====== Supplied material

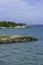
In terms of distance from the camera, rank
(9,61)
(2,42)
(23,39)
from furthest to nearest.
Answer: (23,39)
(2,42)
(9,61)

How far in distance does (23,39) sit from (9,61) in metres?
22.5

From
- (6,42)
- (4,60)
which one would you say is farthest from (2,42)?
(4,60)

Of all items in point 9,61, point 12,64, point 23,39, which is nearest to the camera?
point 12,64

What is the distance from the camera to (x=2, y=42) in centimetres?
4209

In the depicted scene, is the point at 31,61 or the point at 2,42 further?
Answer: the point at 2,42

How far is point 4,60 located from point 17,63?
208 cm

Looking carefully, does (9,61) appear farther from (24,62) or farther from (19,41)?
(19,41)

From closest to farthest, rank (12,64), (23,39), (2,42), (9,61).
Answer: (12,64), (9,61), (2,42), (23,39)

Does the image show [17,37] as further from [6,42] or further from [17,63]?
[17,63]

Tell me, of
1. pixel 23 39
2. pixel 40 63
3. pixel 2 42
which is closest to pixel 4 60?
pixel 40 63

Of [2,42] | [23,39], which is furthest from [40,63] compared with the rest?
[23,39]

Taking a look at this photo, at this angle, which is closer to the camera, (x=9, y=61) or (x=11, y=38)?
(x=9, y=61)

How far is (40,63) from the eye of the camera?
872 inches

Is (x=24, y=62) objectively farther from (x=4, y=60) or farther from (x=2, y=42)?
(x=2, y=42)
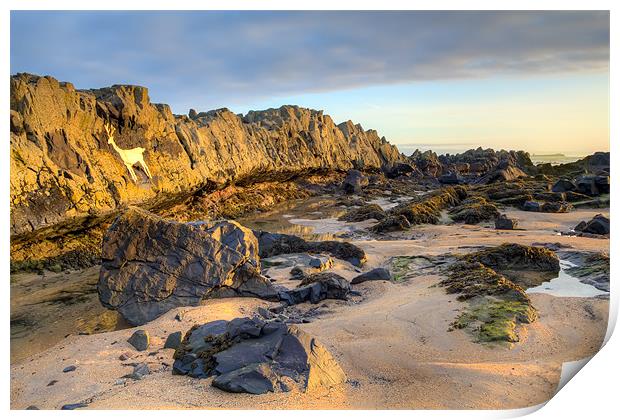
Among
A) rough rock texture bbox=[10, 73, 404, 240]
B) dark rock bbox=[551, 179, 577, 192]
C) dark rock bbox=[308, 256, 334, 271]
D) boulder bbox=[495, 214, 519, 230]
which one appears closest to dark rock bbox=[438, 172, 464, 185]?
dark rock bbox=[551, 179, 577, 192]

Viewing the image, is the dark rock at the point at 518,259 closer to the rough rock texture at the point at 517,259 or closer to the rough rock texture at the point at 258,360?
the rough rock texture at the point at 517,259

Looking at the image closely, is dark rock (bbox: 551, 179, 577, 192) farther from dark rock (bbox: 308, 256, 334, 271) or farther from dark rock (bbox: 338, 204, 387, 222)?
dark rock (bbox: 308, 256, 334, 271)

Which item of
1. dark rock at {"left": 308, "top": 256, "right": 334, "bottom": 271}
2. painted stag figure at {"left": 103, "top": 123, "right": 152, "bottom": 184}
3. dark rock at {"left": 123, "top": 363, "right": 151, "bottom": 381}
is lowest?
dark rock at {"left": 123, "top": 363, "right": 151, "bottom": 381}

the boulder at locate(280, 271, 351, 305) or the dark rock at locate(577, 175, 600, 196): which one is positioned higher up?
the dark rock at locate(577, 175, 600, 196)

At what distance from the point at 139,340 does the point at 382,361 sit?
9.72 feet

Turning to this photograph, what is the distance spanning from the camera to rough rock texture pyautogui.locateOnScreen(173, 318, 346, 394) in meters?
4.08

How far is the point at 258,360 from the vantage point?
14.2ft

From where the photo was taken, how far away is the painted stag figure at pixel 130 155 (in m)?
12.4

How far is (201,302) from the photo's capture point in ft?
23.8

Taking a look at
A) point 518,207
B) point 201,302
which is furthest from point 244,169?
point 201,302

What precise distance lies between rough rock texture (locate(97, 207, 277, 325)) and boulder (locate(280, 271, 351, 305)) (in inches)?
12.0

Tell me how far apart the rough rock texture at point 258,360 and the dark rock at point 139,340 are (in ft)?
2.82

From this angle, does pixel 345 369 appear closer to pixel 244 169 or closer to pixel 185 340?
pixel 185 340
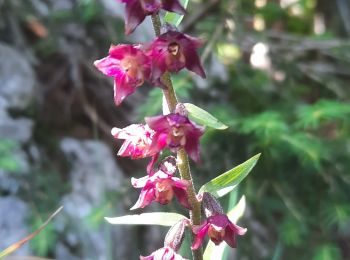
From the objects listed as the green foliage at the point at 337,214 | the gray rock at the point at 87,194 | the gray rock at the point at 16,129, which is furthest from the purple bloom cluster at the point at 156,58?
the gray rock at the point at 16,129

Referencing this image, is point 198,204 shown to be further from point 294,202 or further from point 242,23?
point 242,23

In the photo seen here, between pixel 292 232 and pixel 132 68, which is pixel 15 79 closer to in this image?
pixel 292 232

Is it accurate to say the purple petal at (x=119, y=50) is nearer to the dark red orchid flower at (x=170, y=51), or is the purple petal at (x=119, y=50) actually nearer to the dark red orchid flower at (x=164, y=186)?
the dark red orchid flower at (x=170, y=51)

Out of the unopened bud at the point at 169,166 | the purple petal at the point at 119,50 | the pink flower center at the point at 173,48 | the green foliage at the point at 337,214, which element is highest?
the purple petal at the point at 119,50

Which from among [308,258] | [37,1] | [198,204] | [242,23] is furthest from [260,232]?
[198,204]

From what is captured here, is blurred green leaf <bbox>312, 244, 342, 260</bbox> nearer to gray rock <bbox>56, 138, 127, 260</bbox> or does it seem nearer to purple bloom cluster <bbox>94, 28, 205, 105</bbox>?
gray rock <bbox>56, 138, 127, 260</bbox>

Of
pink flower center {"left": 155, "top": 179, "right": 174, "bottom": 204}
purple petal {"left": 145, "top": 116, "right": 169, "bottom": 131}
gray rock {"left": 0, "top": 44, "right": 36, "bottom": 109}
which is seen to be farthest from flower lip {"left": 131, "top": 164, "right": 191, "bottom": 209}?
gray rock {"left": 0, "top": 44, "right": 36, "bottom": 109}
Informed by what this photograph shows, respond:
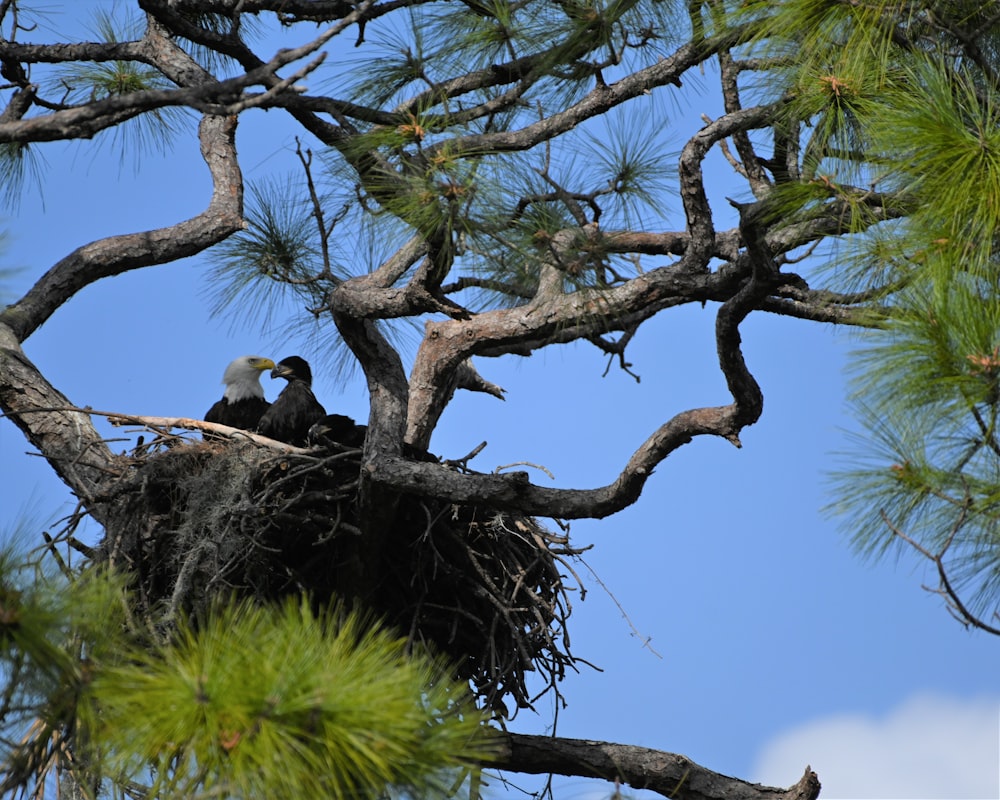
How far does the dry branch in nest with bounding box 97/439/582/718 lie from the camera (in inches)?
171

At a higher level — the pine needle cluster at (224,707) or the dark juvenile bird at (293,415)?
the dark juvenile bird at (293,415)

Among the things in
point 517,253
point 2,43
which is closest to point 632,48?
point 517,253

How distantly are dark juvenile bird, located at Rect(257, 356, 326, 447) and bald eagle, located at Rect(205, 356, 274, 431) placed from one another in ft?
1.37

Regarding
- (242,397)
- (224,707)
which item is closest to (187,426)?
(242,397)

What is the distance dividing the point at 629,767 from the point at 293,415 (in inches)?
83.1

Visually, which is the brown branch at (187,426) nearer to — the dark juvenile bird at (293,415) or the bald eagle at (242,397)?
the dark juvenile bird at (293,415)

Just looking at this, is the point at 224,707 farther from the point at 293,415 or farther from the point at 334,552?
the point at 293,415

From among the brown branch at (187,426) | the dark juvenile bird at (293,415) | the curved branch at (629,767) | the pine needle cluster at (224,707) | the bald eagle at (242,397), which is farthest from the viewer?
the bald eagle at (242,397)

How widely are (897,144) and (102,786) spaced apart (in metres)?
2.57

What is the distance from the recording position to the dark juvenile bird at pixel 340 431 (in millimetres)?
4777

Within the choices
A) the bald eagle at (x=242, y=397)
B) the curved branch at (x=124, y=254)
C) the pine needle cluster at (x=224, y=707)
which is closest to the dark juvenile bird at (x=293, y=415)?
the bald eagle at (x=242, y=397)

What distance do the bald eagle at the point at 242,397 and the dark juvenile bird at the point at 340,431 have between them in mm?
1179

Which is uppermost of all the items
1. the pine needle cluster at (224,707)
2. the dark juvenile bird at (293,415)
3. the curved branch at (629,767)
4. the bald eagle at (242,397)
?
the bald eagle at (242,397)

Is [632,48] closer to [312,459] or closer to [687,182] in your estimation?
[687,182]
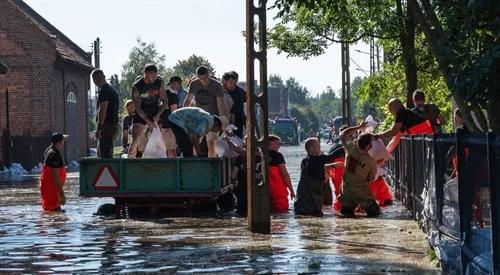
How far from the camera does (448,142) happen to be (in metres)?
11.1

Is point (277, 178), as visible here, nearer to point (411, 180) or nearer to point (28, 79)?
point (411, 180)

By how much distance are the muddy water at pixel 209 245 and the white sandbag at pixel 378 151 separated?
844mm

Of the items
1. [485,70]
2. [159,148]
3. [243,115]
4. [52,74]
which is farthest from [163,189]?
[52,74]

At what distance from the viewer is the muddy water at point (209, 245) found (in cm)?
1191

============
====== Supplied material

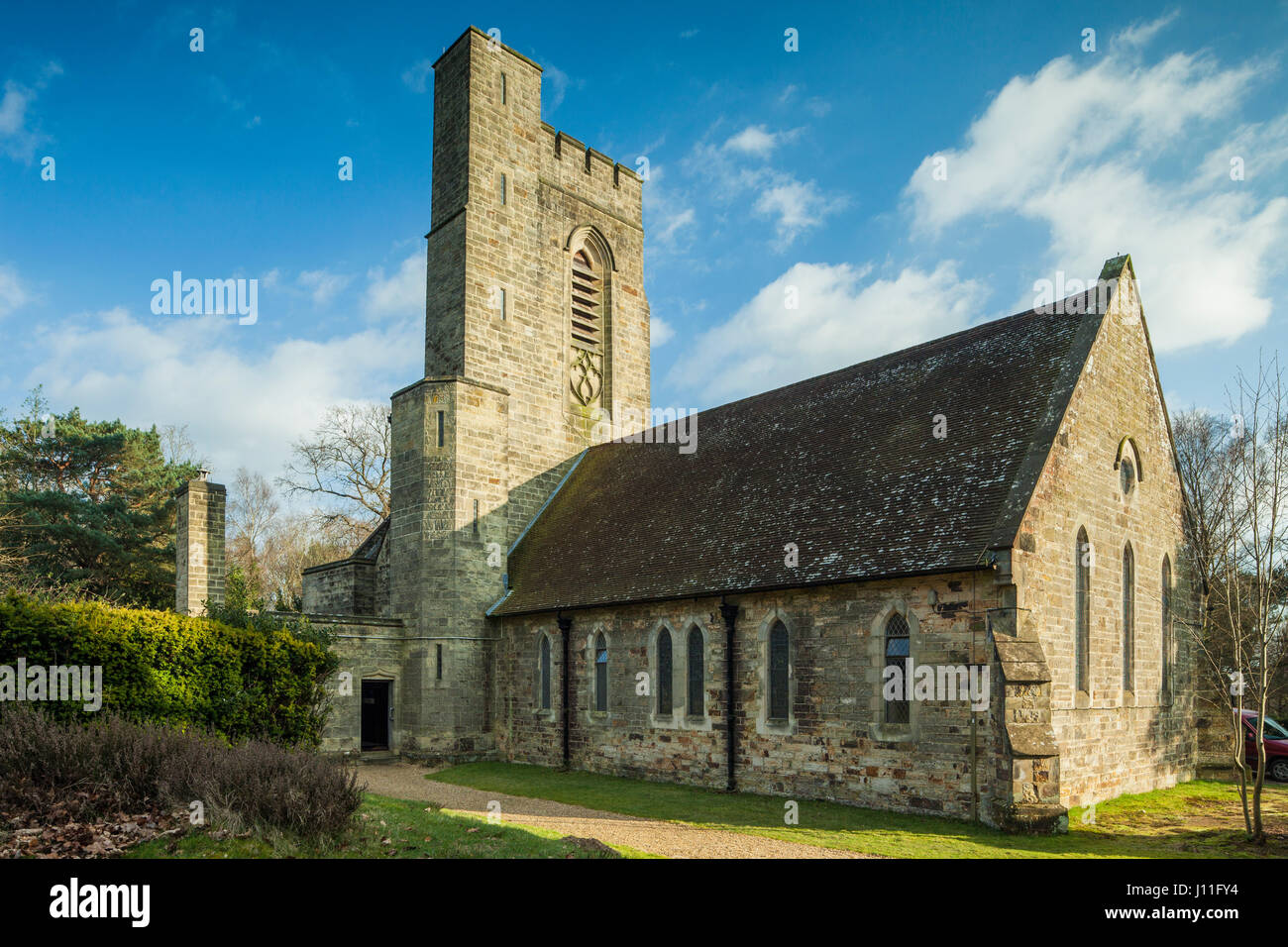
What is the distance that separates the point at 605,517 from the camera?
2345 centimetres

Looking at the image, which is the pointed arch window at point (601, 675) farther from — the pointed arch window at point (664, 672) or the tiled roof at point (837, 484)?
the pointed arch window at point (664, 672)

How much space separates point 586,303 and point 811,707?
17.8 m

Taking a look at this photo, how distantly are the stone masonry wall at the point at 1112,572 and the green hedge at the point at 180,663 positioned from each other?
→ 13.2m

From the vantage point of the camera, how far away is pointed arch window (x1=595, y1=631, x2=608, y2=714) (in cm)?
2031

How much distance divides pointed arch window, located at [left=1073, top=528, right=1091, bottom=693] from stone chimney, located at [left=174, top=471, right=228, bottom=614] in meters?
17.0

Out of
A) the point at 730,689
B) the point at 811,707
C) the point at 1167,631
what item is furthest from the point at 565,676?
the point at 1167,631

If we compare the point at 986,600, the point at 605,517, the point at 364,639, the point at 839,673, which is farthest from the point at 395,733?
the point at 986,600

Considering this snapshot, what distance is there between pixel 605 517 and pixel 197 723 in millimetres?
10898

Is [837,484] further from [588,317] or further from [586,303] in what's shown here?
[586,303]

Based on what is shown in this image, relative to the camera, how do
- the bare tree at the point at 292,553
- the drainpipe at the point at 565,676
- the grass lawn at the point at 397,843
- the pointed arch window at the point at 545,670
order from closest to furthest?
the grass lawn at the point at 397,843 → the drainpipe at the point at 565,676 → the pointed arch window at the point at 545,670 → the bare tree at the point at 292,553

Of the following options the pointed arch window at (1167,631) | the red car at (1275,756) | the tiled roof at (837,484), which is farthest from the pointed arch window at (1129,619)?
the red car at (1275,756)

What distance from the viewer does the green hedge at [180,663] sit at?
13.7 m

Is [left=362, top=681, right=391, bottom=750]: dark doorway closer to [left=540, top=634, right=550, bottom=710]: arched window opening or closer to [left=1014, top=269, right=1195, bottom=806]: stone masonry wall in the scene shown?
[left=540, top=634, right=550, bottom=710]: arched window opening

============

What is being asked: Collect every line in the records above that contains the word "pink".

Reply to the exercise:
Out of the unopened bud at the point at 169,166 | the purple petal at the point at 119,50 | the pink flower center at the point at 173,48 | the green foliage at the point at 337,214, which element is highest?
pink flower center {"left": 155, "top": 179, "right": 174, "bottom": 204}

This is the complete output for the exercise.